_Task goal_
Print the data exactly, leaving nothing out.

_Input for this task_
========================

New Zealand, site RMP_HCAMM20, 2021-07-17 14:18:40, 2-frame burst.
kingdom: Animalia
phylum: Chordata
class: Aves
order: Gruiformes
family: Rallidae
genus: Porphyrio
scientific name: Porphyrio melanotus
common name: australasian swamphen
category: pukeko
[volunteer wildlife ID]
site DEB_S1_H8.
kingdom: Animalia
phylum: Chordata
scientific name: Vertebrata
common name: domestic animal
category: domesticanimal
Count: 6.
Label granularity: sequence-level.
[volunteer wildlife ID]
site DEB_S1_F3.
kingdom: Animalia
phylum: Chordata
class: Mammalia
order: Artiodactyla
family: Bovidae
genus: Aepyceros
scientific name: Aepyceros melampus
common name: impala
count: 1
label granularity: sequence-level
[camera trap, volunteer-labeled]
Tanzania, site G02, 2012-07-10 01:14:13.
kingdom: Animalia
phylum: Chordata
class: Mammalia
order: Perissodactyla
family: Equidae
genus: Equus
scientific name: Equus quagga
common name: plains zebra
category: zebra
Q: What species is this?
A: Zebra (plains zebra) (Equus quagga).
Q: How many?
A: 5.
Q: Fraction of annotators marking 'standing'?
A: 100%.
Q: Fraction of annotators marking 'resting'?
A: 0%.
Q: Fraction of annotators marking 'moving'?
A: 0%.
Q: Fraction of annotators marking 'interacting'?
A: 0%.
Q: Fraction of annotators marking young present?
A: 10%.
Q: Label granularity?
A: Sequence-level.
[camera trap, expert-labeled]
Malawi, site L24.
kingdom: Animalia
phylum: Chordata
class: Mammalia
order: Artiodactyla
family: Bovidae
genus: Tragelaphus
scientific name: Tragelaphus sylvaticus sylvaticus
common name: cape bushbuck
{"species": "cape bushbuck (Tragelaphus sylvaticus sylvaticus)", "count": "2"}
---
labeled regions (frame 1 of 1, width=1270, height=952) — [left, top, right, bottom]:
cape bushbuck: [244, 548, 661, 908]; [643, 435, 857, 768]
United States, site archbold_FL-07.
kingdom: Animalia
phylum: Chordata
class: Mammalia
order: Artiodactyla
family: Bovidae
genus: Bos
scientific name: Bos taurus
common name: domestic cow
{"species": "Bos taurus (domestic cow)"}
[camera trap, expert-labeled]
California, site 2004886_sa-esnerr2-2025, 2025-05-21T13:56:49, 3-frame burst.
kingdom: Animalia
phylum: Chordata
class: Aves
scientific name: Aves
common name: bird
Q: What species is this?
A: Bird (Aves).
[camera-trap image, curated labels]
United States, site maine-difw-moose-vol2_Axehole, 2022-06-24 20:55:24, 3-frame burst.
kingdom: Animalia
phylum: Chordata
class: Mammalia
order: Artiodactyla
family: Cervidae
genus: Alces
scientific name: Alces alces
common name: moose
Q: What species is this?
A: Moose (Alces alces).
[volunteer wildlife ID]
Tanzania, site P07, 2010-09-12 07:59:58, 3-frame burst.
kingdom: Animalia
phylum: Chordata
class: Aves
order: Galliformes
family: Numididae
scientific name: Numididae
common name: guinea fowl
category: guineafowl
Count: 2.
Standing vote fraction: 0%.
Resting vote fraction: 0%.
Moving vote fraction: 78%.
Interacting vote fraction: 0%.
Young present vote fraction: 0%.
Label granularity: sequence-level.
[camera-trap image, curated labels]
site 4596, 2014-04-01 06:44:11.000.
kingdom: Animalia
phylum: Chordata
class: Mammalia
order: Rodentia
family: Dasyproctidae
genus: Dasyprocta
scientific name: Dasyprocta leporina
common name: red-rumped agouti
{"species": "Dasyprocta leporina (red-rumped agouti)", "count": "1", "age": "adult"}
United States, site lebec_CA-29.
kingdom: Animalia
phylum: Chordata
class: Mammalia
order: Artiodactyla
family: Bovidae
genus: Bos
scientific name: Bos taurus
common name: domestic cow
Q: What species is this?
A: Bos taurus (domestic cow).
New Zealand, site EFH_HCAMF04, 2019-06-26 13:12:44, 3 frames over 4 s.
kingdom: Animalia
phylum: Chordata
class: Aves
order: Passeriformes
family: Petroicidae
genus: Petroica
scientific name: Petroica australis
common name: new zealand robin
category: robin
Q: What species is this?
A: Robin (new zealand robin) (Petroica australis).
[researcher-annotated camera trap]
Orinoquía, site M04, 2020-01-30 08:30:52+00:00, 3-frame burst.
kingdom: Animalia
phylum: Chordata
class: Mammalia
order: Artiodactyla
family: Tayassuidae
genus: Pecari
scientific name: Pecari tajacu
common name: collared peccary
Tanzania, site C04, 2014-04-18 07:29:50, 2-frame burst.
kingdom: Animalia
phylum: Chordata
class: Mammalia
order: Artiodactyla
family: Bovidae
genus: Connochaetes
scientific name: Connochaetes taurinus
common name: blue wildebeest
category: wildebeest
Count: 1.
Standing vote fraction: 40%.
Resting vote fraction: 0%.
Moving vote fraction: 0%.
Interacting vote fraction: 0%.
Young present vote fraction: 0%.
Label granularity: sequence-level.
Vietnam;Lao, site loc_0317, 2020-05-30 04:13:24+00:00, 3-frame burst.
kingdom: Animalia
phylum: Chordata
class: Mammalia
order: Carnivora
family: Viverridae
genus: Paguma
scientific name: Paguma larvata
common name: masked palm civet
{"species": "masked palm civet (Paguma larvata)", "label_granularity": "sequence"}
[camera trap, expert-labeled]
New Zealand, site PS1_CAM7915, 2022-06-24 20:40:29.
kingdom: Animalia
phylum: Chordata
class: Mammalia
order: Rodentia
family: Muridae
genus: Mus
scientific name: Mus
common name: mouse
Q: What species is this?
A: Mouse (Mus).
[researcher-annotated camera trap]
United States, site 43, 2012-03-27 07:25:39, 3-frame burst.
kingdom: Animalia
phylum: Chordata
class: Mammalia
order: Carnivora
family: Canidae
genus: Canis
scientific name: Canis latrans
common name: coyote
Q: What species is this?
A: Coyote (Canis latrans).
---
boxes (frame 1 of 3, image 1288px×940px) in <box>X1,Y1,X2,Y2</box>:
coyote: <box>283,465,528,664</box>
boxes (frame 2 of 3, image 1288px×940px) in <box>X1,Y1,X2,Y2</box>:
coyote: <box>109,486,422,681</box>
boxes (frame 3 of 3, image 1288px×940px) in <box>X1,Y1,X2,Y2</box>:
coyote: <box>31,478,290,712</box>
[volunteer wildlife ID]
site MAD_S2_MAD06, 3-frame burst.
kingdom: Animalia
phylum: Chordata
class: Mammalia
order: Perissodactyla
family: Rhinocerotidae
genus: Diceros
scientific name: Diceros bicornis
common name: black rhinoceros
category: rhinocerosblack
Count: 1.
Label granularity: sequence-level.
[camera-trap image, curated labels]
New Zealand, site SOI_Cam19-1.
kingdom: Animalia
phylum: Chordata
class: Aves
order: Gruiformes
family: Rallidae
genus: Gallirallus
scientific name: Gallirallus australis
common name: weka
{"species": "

========================

_Result of the task_
New Zealand, site RMP_HCAMM20, 2021-07-17 14:18:40, 2-frame burst.
kingdom: Animalia
phylum: Chordata
class: Aves
order: Gruiformes
family: Rallidae
genus: Porphyrio
scientific name: Porphyrio melanotus
common name: australasian swamphen
category: pukeko
[volunteer wildlife ID]
site DEB_S1_H8.
kingdom: Animalia
phylum: Chordata
scientific name: Vertebrata
common name: domestic animal
category: domesticanimal
Count: 6.
Label granularity: sequence-level.
[volunteer wildlife ID]
site DEB_S1_F3.
kingdom: Animalia
phylum: Chordata
class: Mammalia
order: Artiodactyla
family: Bovidae
genus: Aepyceros
scientific name: Aepyceros melampus
common name: impala
count: 1
label granularity: sequence-level
[camera trap, volunteer-labeled]
Tanzania, site G02, 2012-07-10 01:14:13.
kingdom: Animalia
phylum: Chordata
class: Mammalia
order: Perissodactyla
family: Equidae
genus: Equus
scientific name: Equus quagga
common name: plains zebra
category: zebra
Q: What species is this?
A: Zebra (plains zebra) (Equus quagga).
Q: How many?
A: 5.
Q: Fraction of annotators marking 'standing'?
A: 100%.
Q: Fraction of annotators marking 'resting'?
A: 0%.
Q: Fraction of annotators marking 'moving'?
A: 0%.
Q: Fraction of annotators marking 'interacting'?
A: 0%.
Q: Fraction of annotators marking young present?
A: 10%.
Q: Label granularity?
A: Sequence-level.
[camera trap, expert-labeled]
Malawi, site L24.
kingdom: Animalia
phylum: Chordata
class: Mammalia
order: Artiodactyla
family: Bovidae
genus: Tragelaphus
scientific name: Tragelaphus sylvaticus sylvaticus
common name: cape bushbuck
{"species": "cape bushbuck (Tragelaphus sylvaticus sylvaticus)", "count": "2"}
---
labeled regions (frame 1 of 1, width=1270, height=952) — [left, top, right, bottom]:
cape bushbuck: [244, 548, 661, 908]; [643, 435, 857, 768]
United States, site archbold_FL-07.
kingdom: Animalia
phylum: Chordata
class: Mammalia
order: Artiodactyla
family: Bovidae
genus: Bos
scientific name: Bos taurus
common name: domestic cow
{"species": "Bos taurus (domestic cow)"}
[camera trap, expert-labeled]
California, site 2004886_sa-esnerr2-2025, 2025-05-21T13:56:49, 3-frame burst.
kingdom: Animalia
phylum: Chordata
class: Aves
scientific name: Aves
common name: bird
Q: What species is this?
A: Bird (Aves).
[camera-trap image, curated labels]
United States, site maine-difw-moose-vol2_Axehole, 2022-06-24 20:55:24, 3-frame burst.
kingdom: Animalia
phylum: Chordata
class: Mammalia
order: Artiodactyla
family: Cervidae
genus: Alces
scientific name: Alces alces
common name: moose
Q: What species is this?
A: Moose (Alces alces).
[volunteer wildlife ID]
Tanzania, site P07, 2010-09-12 07:59:58, 3-frame burst.
kingdom: Animalia
phylum: Chordata
class: Aves
order: Galliformes
family: Numididae
scientific name: Numididae
common name: guinea fowl
category: guineafowl
Count: 2.
Standing vote fraction: 0%.
Resting vote fraction: 0%.
Moving vote fraction: 78%.
Interacting vote fraction: 0%.
Young present vote fraction: 0%.
Label granularity: sequence-level.
[camera-trap image, curated labels]
site 4596, 2014-04-01 06:44:11.000.
kingdom: Animalia
phylum: Chordata
class: Mammalia
order: Rodentia
family: Dasyproctidae
genus: Dasyprocta
scientific name: Dasyprocta leporina
common name: red-rumped agouti
{"species": "Dasyprocta leporina (red-rumped agouti)", "count": "1", "age": "adult"}
United States, site lebec_CA-29.
kingdom: Animalia
phylum: Chordata
class: Mammalia
order: Artiodactyla
family: Bovidae
genus: Bos
scientific name: Bos taurus
common name: domestic cow
Q: What species is this?
A: Bos taurus (domestic cow).
New Zealand, site EFH_HCAMF04, 2019-06-26 13:12:44, 3 frames over 4 s.
kingdom: Animalia
phylum: Chordata
class: Aves
order: Passeriformes
family: Petroicidae
genus: Petroica
scientific name: Petroica australis
common name: new zealand robin
category: robin
Q: What species is this?
A: Robin (new zealand robin) (Petroica australis).
[researcher-annotated camera trap]
Orinoquía, site M04, 2020-01-30 08:30:52+00:00, 3-frame burst.
kingdom: Animalia
phylum: Chordata
class: Mammalia
order: Artiodactyla
family: Tayassuidae
genus: Pecari
scientific name: Pecari tajacu
common name: collared peccary
Tanzania, site C04, 2014-04-18 07:29:50, 2-frame burst.
kingdom: Animalia
phylum: Chordata
class: Mammalia
order: Artiodactyla
family: Bovidae
genus: Connochaetes
scientific name: Connochaetes taurinus
common name: blue wildebeest
category: wildebeest
Count: 1.
Standing vote fraction: 40%.
Resting vote fraction: 0%.
Moving vote fraction: 0%.
Interacting vote fraction: 0%.
Young present vote fraction: 0%.
Label granularity: sequence-level.
Vietnam;Lao, site loc_0317, 2020-05-30 04:13:24+00:00, 3-frame burst.
kingdom: Animalia
phylum: Chordata
class: Mammalia
order: Carnivora
family: Viverridae
genus: Paguma
scientific name: Paguma larvata
common name: masked palm civet
{"species": "masked palm civet (Paguma larvata)", "label_granularity": "sequence"}
[camera trap, expert-labeled]
New Zealand, site PS1_CAM7915, 2022-06-24 20:40:29.
kingdom: Animalia
phylum: Chordata
class: Mammalia
order: Rodentia
family: Muridae
genus: Mus
scientific name: Mus
common name: mouse
Q: What species is this?
A: Mouse (Mus).
[researcher-annotated camera trap]
United States, site 43, 2012-03-27 07:25:39, 3-frame burst.
kingdom: Animalia
phylum: Chordata
class: Mammalia
order: Carnivora
family: Canidae
genus: Canis
scientific name: Canis latrans
common name: coyote
Q: What species is this?
A: Coyote (Canis latrans).
---
boxes (frame 1 of 3, image 1288px×940px) in <box>X1,Y1,X2,Y2</box>:
coyote: <box>283,465,528,664</box>
boxes (frame 2 of 3, image 1288px×940px) in <box>X1,Y1,X2,Y2</box>:
coyote: <box>109,486,422,681</box>
boxes (frame 3 of 3, image 1288px×940px) in <box>X1,Y1,X2,Y2</box>:
coyote: <box>31,478,290,712</box>
[volunteer wildlife ID]
site MAD_S2_MAD06, 3-frame burst.
kingdom: Animalia
phylum: Chordata
class: Mammalia
order: Perissodactyla
family: Rhinocerotidae
genus: Diceros
scientific name: Diceros bicornis
common name: black rhinoceros
category: rhinocerosblack
Count: 1.
Label granularity: sequence-level.
[camera-trap image, curated labels]
New Zealand, site SOI_Cam19-1.
kingdom: Animalia
phylum: Chordata
class: Aves
order: Gruiformes
family: Rallidae
genus: Gallirallus
scientific name: Gallirallus australis
common name: weka
{"species": "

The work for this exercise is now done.